Rdatatable / data.table

R's data.table package extends data.frame:
http://r-datatable.com
Mozilla Public License 2.0
3.52k stars 967 forks source link

Building a data.table community of packages with “Seal of Approval” #5723

Closed TysonStanley closed 8 hours ago

TysonStanley commented 8 months ago

With the goal of building a community of packages that have similar philosophies and syntax that are separate from data.table (and outside of data.table scope #5722), we would like to set up a “Seal of Approval” (play on the mascots of data.table) process. The process for a package receiving the Seal of Approval could be: 

Approval will include being listed as a Seal of Approval package on the data.table repository and an SVG of the “seal” that they can include on their own repository/package logo. The initial idea would be packages that do at least one of the following:

Possible examples of this could include packages that have few dependencies (e.g. tinytest), extend functionality (e.g. dtplyr, tidytable, tidyfast), and packages that use data.table on the backend (e.g. modelsummary).   This process would hopefully help other developers feel more connected to data.table and be more likely to want to support it. Things for us to decide on are:

  1. Does this idea resonate with the data.table community?
  2. If so, does the list of criteria make sense for the purposes of the Seal of Approval?
  3. What else should be considered in designing the Seal of Approval?
jangorecki commented 8 months ago

I believe data.table was made to play nicely with any package, by following many conventions from base R. Making a "seal approved" may give an impression that some packages works better with data.table, while others don't work well or don't work at all with data.table...
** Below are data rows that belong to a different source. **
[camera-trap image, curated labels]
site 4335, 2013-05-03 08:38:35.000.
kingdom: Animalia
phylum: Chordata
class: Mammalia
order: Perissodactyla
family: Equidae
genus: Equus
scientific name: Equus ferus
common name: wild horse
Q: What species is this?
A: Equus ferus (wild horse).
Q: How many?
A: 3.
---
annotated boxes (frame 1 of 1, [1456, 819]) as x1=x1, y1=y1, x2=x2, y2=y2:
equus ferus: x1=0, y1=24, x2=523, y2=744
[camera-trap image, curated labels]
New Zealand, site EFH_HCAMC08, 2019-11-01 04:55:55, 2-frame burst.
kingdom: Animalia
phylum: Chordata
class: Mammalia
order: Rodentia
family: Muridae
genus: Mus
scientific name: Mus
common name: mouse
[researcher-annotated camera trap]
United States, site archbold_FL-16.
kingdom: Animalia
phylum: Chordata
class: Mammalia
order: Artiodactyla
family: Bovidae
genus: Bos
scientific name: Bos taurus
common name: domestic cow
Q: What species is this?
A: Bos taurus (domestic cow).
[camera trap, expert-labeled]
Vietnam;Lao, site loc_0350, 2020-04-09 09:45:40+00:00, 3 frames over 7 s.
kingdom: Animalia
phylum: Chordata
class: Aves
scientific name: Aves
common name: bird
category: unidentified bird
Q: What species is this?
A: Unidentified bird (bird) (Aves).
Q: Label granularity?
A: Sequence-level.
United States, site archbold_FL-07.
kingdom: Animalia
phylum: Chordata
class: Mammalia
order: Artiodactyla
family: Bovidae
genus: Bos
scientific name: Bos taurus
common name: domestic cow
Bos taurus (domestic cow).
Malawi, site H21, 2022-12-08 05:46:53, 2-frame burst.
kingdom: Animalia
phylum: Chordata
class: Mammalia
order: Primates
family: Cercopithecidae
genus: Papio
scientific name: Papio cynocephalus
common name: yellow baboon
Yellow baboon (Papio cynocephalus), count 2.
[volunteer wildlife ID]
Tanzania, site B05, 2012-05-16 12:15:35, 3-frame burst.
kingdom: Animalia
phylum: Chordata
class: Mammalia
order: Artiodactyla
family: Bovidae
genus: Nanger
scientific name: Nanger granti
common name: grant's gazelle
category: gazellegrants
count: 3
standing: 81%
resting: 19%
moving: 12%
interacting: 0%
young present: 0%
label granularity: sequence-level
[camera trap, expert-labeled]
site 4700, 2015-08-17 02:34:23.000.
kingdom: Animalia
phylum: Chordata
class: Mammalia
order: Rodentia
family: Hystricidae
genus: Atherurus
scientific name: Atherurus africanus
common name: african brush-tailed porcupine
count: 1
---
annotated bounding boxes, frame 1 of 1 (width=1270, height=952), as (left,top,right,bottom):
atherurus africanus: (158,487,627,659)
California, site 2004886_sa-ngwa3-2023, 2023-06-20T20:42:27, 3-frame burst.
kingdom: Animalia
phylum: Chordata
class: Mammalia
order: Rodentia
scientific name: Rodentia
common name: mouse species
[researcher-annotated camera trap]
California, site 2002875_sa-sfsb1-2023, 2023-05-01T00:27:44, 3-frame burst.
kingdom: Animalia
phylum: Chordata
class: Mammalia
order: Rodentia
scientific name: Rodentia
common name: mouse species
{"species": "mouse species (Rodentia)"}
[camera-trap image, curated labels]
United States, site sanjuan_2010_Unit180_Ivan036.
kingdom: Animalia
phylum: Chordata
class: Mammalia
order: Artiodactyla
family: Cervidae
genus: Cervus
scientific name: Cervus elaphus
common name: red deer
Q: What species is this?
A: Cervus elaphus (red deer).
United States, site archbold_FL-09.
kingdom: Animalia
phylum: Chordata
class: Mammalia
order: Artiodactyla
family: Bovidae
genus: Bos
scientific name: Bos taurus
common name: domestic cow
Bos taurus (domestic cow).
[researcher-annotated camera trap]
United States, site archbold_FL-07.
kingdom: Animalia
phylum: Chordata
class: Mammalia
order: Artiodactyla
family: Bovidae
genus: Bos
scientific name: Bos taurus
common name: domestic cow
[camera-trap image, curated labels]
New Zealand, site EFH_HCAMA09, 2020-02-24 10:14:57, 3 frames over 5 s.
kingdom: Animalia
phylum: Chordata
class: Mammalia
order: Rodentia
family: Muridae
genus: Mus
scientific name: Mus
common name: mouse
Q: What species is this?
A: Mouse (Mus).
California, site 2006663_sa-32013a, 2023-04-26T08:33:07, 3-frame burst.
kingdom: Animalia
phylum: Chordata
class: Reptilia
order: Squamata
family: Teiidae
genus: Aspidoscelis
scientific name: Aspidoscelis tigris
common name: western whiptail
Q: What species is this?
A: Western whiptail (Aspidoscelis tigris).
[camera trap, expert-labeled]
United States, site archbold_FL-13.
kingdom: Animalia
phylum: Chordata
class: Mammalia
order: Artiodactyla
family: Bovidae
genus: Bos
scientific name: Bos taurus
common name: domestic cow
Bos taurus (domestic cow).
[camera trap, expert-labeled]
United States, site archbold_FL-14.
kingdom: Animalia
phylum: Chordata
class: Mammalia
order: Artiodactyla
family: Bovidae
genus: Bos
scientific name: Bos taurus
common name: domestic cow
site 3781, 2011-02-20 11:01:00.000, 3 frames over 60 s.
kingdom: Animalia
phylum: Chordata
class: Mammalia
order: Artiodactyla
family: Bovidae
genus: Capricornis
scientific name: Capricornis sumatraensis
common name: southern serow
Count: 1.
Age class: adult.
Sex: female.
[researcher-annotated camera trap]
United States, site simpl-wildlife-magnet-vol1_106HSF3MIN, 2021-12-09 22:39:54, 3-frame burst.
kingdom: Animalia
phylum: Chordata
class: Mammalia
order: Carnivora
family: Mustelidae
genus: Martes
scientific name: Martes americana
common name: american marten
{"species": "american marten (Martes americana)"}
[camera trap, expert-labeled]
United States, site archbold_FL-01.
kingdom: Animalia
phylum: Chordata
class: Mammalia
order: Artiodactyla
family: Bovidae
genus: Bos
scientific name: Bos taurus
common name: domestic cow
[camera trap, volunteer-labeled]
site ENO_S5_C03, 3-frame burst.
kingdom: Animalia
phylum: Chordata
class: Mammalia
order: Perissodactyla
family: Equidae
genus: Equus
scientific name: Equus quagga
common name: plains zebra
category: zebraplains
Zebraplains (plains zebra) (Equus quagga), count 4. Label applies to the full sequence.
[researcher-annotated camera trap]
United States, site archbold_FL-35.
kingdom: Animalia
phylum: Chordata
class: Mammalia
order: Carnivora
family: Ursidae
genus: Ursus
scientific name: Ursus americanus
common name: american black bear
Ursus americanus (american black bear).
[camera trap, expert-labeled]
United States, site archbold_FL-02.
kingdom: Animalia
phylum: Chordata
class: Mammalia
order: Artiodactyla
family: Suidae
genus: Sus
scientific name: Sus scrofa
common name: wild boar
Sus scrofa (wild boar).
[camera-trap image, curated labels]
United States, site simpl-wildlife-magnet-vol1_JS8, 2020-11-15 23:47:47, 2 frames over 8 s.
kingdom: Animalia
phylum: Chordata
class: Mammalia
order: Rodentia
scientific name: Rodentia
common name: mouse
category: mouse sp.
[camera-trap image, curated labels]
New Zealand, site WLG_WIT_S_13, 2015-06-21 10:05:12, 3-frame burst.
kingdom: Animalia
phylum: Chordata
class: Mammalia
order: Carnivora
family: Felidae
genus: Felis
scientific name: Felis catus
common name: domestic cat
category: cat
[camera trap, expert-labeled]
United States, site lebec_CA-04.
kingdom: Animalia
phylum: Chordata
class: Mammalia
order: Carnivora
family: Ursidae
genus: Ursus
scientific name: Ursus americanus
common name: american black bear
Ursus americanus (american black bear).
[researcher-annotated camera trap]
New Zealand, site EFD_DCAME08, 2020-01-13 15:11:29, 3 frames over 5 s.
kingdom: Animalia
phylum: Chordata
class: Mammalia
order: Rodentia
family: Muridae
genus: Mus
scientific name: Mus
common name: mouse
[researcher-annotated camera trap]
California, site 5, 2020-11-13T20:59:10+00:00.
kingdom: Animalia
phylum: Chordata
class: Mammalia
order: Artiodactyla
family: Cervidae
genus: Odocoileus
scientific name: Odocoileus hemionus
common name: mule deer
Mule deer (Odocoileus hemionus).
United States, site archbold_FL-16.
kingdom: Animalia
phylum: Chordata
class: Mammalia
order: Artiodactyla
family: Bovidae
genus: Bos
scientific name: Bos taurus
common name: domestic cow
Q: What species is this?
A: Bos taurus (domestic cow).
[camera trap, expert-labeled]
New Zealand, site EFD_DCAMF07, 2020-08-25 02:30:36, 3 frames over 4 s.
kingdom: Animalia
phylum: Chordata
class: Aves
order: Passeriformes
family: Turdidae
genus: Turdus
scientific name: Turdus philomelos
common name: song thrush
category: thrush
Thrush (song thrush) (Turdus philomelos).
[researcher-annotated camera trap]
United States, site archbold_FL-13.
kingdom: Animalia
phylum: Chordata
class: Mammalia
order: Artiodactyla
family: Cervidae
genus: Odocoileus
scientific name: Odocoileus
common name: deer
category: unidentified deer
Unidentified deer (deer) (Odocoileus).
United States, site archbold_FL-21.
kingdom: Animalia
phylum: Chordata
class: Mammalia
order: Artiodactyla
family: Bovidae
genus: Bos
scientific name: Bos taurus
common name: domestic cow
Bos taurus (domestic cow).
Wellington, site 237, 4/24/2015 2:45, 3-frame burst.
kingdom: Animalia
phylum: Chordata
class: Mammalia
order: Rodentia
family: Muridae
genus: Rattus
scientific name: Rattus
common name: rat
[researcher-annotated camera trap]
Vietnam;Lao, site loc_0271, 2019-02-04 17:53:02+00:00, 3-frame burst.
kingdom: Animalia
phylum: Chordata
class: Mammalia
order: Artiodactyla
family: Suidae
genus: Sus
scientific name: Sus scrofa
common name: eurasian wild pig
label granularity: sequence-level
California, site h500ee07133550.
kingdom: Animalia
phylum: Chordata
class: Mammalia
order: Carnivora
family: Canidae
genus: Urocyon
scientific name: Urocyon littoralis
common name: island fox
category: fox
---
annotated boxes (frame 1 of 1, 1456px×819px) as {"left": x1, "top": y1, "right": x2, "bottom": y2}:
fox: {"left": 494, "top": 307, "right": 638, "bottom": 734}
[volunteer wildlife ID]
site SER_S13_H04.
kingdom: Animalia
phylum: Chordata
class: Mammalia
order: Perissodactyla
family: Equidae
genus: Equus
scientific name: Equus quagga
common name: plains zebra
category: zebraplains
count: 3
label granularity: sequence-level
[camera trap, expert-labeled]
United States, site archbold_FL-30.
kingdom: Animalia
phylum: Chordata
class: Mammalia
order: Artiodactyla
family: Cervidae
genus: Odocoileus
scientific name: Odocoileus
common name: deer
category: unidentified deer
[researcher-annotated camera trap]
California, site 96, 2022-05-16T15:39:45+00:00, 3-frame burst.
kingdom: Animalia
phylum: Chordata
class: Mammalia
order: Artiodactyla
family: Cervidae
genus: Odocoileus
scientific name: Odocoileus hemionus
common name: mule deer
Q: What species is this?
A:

Rather than having community of packages I would prefer to have all packages to be in a community.

TysonStanley commented 8 months ago

Thanks for your feedback on it. I agree that data.table is nicely designed to work well with all sorts of packages (and in ways that are not always obvious!). I don't think our intention would be to say there are certain packages that work best with data.table and others don't. The goal would be to help build the community around data.table. This was just one idea of how we could engage more R users and get them into the data.table repository more. We would also hope that it would spawn more ideas of how to use data.table with other packages, across more situations. The documentation (and other resources) are vast on data.table but I think there is still a lot of users that don't find it (and how to use it) early enough.

Do you have other suggestions on how to make entry into data.table use and development easier?

AngelFelizR commented 8 months ago

I have been using data.table as a user, but I know that many parts have been written in C. I have no clue where I could start to learn C to make meaningful contributions.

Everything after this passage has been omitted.